The raise is tied closely to Gondor’s next big step: the launch of its public beta.

Gondor, along with the clear interest in its product, shows prediction markets are moving beyond simple betting apps – and now need real financial infrastructure underneath them.

Prediction market capital is locked and idle

Right now, prediction markets like Polymarket suffer from a basic inefficiency. 

That is, once you place a bet, your capital is stuck until the market resolves – and sometimes that’s for several months. That capital can’t be traded, lent, reinvested, or used as collateral.
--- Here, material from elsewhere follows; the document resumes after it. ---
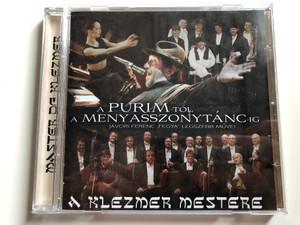 A Purim-Tol, A Menyasszonytanc-ig / Javori Ferenc ''Fegya'' Legszebb Muvei / A Klezmer Mestere / Sony Music Audio CD 2008 / 88697270672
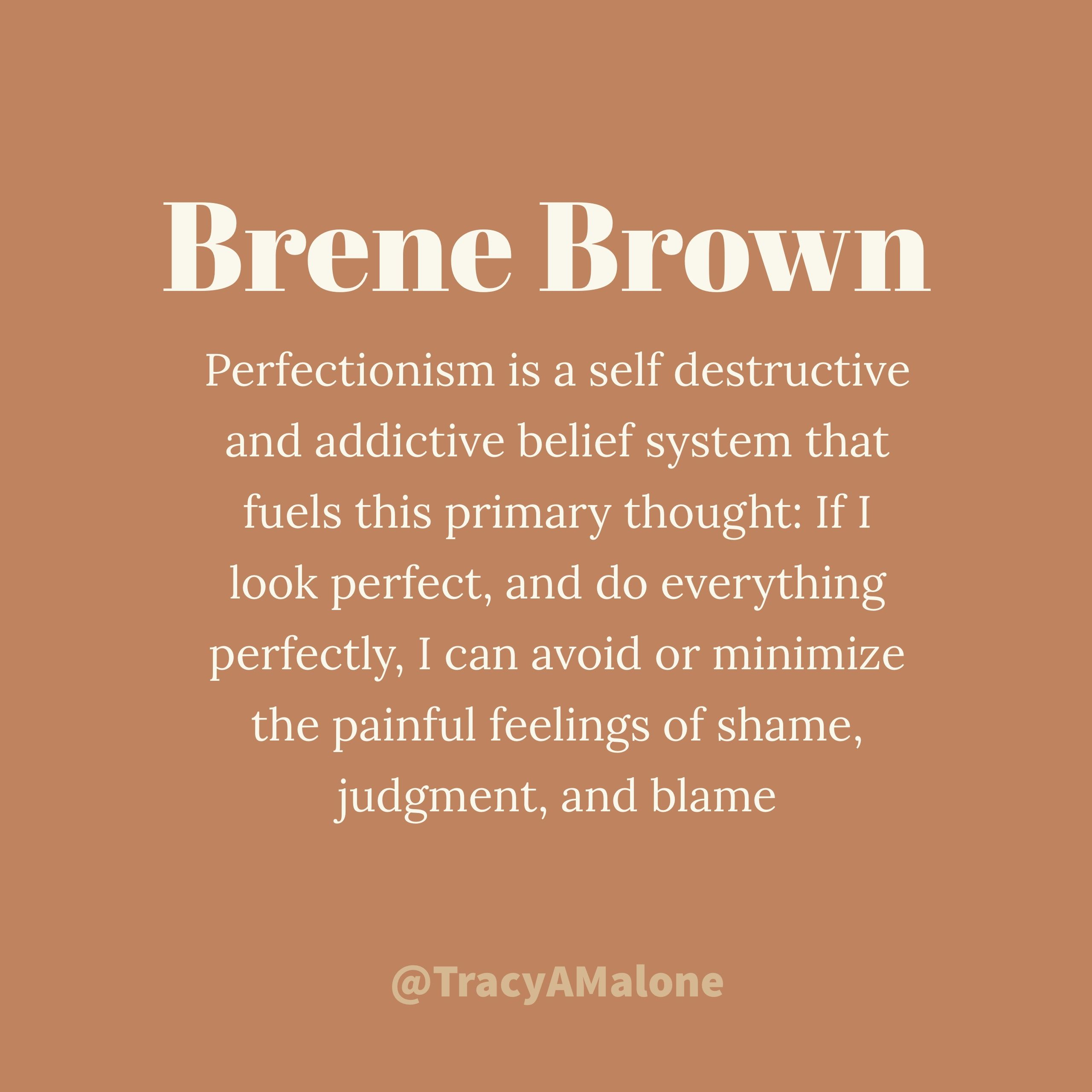 Brene Brown quote about perfectionism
It just sits there.

Gondor fixes that by letting traders borrow $USDC stablecoins against their open Polymarket positions. You deposit your active “Yes” or “No” shares into Gondor, and the protocol lets you take out a loan while keeping your original exposure intact.

In a nutshell, prediction positions stop being dead capital, and start behaving like real financial assets.

Borrow against open Polymarket positions

2x leverage comes to Polymarket next week

With its beta launch, Gondor is introducing up to 2x leverage through a simple looping strategy. 

Traders can borrow against their position and redeploy that capital into a second position, effectively doubling exposure without adding new funds.

This kind of leverage is completely new to prediction markets. Until now, traders had to either close positions or bring in outside capital to scale. Gondor gets rid of that limitation.

The team has already hinted at pushing leverage higher – to as much as 4x to 5x in 2026 – once liquidity and risk systems are proven in production.

Beyond just “trading”

Gondor’s product isn’t just about leverage for trading. It’s about turning prediction markets into a real on-chain asset class.

Earlier this year, Ethereum founder Vitalik Buterin pointed out that prediction markets are unattractive for serious hedging because they generate no yield. 

While Gondor doesn’t directly add yield to positions, it adds the tools that make yield possible down the line – collateralization, lending, leverage, and eventually structured financial products.

That’s why Gondor frames itself as the Aave of prediction markets. 

It doesn’t compete with Polymarket – it sits as a platform on top of it, powering liquidity and capital flow the same way lending protocols power DeFi today.

Leverage is risky business

As all crypto traders are aware, adding leverage to prediction markets will also add real risk – and that risk isn’t isolated to just individual users. 

If the value of a position drops far enough, it can be liquidated. If too many leveraged positions unwind at once, it could cause sharp, fast-moving cascades in thin markets.

Gondor is trying to manage this by starting with conservative borrowing limits and only supporting high-liquidity markets during beta.

It is still in its very early stages. The protocol is just entering beta, and real stress testing hasn’t happened yet, but this is a live attempt to build the missing financial layer for on-chain prediction markets.

Whether Gondor becomes that layer is still an open question. But with fresh capital secured and its beta now live, it’s officially one of the most important experiments happening in the prediction market space right now.